### Page text
--- START ---
At the conclusion of these discussions, the Board agreed that it had been furnished with sufficient information to make an informed business decision with respect to the renewal of the Agreements. Based on the discussions and considerations as described above, the Board concluded and determined as follows.

39

 

INFORMATION ABOUT THE RENEWAL OF THE FUND'S MANAGEMENT AND SUB-INVESTMENT ADVISORY AGREEMENTS (Unaudited) (continued)

· The Board concluded that the nature, extent and quality of the services provided by the Adviser and the Sub-Adviser are adequate and appropriate.

· The Board was satisfied with the fund’s improved performance.

· The Board concluded that the fees paid to the Adviser and the Sub-Adviser continued to be appropriate under the circumstances and in light of the factors and the totality of the services provided as discussed above.

· The Board determined that the economies of scale which may accrue to the Adviser and its affiliates in connection with the management of the fund had been adequately considered by the Adviser in connection with the fee rate charged to the fund pursuant to the Management Agreement and that, to the extent in the future it were determined that material economies of scale had not been shared with the fund, the Board would seek to have those economies of scale shared with the fund.
--- END ---
### Data section
--- START ---
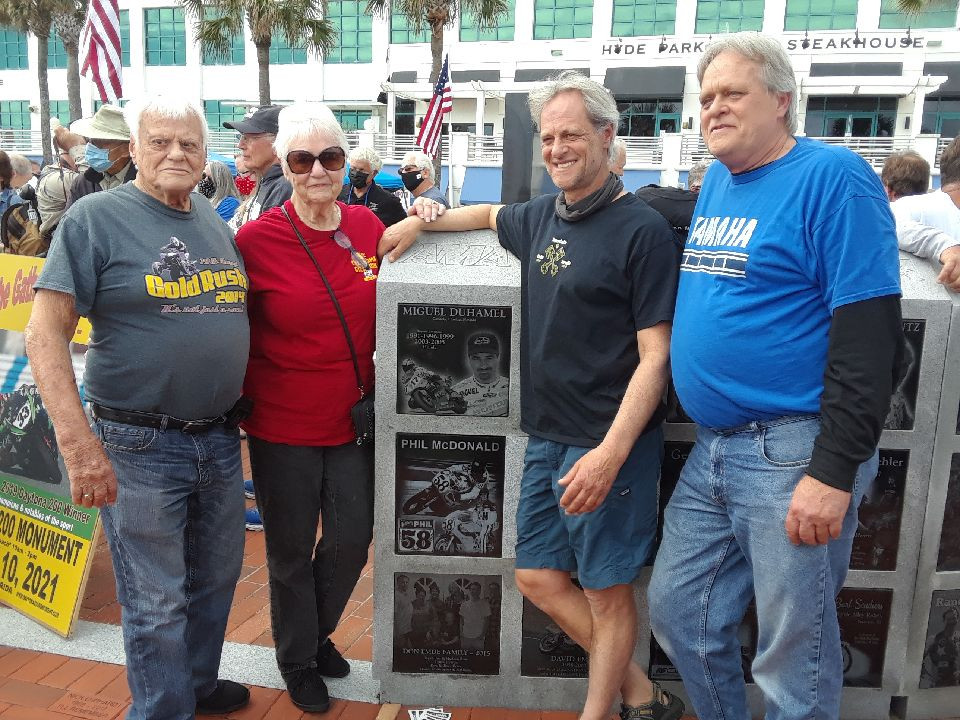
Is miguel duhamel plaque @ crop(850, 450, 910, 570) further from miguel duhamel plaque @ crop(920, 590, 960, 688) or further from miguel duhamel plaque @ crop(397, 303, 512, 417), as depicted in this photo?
miguel duhamel plaque @ crop(397, 303, 512, 417)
--- END ---
### Your tasks
1) In the passage on renewing the fund's agreements, why did the Board find the fees paid to the Adviser and the Sub-Adviser still appropriate? Answer in one to three sentences.
2) Retype the part of the passage on renewing the fund's agreements that starts with "At the conclusion" and goes on through "as discussed above.".

### Per-task answers
1) The Board found the fees still appropriate because of the circumstances and in light of the factors and the totality of the services provided, as discussed earlier.

2)
At the conclusion of these discussions, the Board agreed that it had been furnished with sufficient information to make an informed business decision with respect to the renewal of the Agreements. Based on the discussions and considerations as described above, the Board concluded and determined as follows.

39

 

INFORMATION ABOUT THE RENEWAL OF THE FUND'S MANAGEMENT AND SUB-INVESTMENT ADVISORY AGREEMENTS (Unaudited) (continued)

· The Board concluded that the nature, extent and quality of the services provided by the Adviser and the Sub-Adviser are adequate and appropriate.

· The Board was satisfied with the fund’s improved performance.

· The Board concluded that the fees paid to the Adviser and the Sub-Adviser continued to be appropriate under the circumstances and in light of the factors and the totality of the services provided as discussed above.